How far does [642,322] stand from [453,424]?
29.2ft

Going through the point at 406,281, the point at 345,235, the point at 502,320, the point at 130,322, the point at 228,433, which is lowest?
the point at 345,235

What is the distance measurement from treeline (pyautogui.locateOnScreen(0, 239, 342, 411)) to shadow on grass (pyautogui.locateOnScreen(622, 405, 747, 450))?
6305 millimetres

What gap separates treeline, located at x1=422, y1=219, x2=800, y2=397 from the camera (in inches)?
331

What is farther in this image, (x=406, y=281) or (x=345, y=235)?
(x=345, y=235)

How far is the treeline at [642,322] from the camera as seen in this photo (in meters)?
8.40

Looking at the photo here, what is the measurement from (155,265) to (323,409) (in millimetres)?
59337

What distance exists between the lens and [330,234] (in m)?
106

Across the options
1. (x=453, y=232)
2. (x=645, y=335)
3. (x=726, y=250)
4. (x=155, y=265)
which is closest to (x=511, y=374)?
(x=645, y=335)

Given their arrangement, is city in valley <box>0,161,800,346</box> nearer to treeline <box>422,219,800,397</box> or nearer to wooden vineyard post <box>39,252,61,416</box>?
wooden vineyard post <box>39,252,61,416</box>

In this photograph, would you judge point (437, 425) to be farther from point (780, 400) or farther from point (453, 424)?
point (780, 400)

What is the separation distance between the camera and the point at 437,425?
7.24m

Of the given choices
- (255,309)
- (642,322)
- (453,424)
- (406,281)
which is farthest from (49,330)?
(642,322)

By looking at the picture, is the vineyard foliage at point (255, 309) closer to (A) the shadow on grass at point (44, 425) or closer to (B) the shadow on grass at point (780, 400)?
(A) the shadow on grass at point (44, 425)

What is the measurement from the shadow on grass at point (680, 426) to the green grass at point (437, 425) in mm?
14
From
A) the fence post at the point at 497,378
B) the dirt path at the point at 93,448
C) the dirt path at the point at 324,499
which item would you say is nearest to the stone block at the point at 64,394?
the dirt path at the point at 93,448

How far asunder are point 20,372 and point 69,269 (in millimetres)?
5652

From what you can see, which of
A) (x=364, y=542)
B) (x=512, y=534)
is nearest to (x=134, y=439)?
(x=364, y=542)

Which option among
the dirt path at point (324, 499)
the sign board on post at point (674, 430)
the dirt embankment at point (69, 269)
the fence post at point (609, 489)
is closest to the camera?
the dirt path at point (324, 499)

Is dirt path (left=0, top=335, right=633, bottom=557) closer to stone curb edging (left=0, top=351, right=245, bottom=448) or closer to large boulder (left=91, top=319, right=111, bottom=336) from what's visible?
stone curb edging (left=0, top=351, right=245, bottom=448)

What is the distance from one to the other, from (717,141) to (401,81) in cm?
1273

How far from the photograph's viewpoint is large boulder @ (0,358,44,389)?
+++
*Written exercise*:
Reproduce verbatim the part of the records that opens at their very start and closes with the line containing "6305 millimetres", including both ends.

*The reply*:
How far does [642,322] stand from [453,424]?
29.2ft

Going through the point at 406,281, the point at 345,235, the point at 502,320, the point at 130,322, the point at 228,433, which is lowest?
the point at 345,235

What is the distance measurement from treeline (pyautogui.locateOnScreen(0, 239, 342, 411)) to shadow on grass (pyautogui.locateOnScreen(622, 405, 747, 450))?
6305 millimetres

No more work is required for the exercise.